Using S3 as state backend

classic Classic list List threaded Threaded
7 messages Options
Reply | Threaded
Open this post in threaded view
|

Using S3 as state backend

Brian Chhun
Hello,

I'm trying to setup an HA cluster and I'm running into issues using S3 as the state backend. This is raised during startup:

2015-12-09T19:23:36.430724+00:00 i-1ec317c4 docker/jobmanager01-d3174d6[1207]: java.io.IOException: No file system found with scheme s3, referenced in file URI 's3:///flink/recovery/blob'.

2015-12-09T19:23:36.430858+00:00 i-1ec317c4 docker/jobmanager01-d3174d6[1207]: #011at org.apache.flink.core.fs.FileSystem.get(FileSystem.java:242)

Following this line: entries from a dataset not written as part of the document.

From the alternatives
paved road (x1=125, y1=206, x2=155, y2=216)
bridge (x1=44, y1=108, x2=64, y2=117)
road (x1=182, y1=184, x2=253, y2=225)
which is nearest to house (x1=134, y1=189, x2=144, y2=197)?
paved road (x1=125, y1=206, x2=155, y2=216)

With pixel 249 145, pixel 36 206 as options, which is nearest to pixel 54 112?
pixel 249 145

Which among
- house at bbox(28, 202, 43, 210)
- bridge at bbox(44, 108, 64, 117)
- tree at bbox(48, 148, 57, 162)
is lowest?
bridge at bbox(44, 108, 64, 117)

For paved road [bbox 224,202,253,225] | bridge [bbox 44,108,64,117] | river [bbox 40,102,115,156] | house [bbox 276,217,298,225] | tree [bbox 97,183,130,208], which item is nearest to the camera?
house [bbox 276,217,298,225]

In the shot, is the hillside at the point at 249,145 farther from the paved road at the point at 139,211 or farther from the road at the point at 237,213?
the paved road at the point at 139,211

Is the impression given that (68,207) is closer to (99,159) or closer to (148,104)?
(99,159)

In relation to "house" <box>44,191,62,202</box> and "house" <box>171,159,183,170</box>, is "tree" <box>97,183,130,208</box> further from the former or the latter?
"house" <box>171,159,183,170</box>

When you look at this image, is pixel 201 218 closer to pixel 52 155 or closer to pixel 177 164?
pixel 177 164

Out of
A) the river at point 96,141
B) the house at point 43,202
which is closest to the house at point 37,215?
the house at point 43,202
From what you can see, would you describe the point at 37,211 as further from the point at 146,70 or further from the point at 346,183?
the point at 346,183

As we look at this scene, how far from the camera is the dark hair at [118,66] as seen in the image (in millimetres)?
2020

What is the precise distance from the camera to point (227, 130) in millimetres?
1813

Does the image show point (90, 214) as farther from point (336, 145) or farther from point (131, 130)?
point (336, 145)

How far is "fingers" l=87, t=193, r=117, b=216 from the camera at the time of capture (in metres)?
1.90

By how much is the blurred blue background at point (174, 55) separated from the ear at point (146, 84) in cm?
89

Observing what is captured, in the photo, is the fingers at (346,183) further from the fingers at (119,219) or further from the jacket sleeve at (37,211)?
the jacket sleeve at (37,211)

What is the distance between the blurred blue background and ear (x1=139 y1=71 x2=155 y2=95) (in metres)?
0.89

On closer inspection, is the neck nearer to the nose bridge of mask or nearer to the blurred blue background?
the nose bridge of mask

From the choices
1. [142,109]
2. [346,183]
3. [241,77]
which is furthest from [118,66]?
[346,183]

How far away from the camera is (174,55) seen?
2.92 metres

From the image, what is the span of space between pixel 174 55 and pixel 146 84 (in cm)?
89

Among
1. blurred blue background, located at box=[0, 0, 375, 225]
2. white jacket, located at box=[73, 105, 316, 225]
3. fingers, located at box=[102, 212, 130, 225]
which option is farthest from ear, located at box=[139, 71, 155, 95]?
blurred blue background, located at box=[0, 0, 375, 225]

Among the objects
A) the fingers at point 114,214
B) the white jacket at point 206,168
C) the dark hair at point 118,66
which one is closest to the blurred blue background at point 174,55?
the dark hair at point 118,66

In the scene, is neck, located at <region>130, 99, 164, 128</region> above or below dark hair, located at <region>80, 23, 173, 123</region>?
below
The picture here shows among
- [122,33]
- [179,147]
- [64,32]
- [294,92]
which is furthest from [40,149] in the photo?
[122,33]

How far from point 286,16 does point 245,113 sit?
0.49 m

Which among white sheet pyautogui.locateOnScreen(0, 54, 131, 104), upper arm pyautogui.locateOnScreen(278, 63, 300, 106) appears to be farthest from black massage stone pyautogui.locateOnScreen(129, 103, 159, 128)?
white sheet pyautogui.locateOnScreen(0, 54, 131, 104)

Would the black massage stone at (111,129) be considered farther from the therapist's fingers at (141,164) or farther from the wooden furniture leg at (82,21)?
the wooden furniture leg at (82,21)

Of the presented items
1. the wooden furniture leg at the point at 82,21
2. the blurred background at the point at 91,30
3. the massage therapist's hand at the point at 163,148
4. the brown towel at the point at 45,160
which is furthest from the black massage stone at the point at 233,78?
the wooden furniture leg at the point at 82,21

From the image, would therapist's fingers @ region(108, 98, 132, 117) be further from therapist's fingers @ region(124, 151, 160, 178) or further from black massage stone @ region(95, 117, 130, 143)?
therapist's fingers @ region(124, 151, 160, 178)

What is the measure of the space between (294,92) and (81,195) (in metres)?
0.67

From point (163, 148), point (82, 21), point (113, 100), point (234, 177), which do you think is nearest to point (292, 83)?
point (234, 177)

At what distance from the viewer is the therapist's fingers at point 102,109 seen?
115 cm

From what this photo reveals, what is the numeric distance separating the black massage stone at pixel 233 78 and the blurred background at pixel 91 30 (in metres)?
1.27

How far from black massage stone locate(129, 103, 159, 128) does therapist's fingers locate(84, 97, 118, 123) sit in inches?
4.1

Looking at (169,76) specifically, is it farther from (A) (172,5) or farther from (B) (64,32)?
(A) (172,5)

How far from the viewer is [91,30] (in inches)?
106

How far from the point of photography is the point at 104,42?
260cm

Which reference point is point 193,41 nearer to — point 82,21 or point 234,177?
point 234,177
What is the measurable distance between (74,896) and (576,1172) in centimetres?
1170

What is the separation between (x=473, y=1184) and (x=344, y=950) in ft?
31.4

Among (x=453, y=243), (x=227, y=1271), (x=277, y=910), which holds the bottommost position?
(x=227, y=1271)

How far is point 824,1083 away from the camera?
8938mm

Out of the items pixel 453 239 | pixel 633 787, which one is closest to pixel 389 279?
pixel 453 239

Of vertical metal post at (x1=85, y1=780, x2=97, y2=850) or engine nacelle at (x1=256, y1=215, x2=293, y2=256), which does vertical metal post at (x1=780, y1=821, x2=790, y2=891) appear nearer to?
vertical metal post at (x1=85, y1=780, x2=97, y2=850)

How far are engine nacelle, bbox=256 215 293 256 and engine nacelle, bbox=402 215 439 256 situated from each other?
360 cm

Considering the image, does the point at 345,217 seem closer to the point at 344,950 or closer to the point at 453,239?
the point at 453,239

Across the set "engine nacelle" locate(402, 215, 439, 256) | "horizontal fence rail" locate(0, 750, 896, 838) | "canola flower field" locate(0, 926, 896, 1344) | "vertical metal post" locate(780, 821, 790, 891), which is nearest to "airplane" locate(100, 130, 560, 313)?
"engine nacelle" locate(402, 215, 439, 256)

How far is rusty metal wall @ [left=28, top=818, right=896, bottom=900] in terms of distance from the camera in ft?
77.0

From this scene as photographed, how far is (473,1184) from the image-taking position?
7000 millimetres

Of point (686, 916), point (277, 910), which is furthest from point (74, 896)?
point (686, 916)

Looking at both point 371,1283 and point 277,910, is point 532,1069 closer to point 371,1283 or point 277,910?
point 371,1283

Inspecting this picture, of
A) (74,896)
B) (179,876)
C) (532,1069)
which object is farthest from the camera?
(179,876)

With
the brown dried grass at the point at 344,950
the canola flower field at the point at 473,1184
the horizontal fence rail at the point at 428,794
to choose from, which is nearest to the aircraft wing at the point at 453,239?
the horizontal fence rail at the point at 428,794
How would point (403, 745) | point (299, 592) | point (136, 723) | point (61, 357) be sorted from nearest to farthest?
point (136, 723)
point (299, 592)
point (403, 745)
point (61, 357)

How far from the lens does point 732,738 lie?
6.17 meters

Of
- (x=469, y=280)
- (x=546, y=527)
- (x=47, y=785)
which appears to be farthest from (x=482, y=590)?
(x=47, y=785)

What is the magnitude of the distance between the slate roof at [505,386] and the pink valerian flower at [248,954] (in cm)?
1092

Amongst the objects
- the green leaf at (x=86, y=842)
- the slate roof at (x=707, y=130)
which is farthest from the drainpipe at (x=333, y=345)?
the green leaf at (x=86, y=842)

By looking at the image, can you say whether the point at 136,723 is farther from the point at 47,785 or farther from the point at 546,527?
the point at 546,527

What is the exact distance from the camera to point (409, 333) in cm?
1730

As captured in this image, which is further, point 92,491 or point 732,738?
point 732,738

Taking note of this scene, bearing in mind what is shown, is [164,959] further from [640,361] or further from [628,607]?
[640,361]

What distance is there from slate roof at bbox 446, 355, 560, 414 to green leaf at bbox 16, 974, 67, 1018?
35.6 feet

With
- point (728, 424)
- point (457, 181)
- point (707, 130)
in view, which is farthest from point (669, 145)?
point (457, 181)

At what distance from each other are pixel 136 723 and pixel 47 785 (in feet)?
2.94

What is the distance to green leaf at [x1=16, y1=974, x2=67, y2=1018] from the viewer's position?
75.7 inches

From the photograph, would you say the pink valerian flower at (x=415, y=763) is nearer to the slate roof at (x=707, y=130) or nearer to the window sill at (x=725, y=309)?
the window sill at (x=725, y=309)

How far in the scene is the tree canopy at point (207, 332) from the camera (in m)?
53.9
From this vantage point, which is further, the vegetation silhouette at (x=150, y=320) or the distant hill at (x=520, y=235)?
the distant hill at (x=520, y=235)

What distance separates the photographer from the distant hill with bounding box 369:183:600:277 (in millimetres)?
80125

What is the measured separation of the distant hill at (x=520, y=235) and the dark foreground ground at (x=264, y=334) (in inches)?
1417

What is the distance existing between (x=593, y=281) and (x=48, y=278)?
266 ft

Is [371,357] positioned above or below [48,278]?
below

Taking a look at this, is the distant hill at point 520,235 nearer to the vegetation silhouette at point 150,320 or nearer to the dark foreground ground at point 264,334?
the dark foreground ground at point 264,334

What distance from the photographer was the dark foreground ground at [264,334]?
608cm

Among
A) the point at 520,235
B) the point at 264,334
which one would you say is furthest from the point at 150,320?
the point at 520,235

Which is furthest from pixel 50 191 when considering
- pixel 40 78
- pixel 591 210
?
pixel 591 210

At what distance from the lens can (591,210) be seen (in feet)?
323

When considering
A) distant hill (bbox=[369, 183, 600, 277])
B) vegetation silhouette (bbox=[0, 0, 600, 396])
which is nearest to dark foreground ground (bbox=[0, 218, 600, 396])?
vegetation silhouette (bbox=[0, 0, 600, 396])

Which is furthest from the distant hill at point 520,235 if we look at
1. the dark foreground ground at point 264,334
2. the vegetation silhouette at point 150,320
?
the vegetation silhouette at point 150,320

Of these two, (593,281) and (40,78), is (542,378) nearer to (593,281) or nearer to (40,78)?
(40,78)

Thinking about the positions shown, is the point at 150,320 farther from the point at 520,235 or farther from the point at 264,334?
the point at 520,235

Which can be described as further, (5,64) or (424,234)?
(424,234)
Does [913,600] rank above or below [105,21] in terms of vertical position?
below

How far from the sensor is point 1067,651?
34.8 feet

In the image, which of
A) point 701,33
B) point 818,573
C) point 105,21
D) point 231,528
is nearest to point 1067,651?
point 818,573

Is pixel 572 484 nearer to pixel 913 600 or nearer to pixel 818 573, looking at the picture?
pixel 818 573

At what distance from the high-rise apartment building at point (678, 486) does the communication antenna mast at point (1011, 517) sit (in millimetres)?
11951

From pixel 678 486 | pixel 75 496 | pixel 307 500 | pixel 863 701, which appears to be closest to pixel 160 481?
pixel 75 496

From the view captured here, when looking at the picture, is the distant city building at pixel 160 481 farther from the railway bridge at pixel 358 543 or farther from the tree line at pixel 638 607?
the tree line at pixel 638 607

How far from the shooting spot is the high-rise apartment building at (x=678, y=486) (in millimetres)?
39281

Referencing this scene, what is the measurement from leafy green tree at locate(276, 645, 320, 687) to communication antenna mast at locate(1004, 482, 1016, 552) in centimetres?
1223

2015-12-09T19:23:36.430989+00:00 i-1ec317c4 docker/jobmanager01-d3174d6[1207]: #011at org.apache.flink.runtime.blob.FileSystemBlobStore.<init>(FileSystemBlobStore.java:67)

2015-12-09T19:23:36.431297+00:00 i-1ec317c4 docker/jobmanager01-d3174d6[1207]: #011at org.apache.flink.runtime.blob.BlobServer.<init>(BlobServer.java:105)

2015-12-09T19:23:36.431435+00:00 i-1ec317c4 docker/jobmanager01-d3174d6[1207]: #011at org.apache.flink.runtime.jobmanager.JobManager$.createJobManagerComponents(JobManager.scala:1814)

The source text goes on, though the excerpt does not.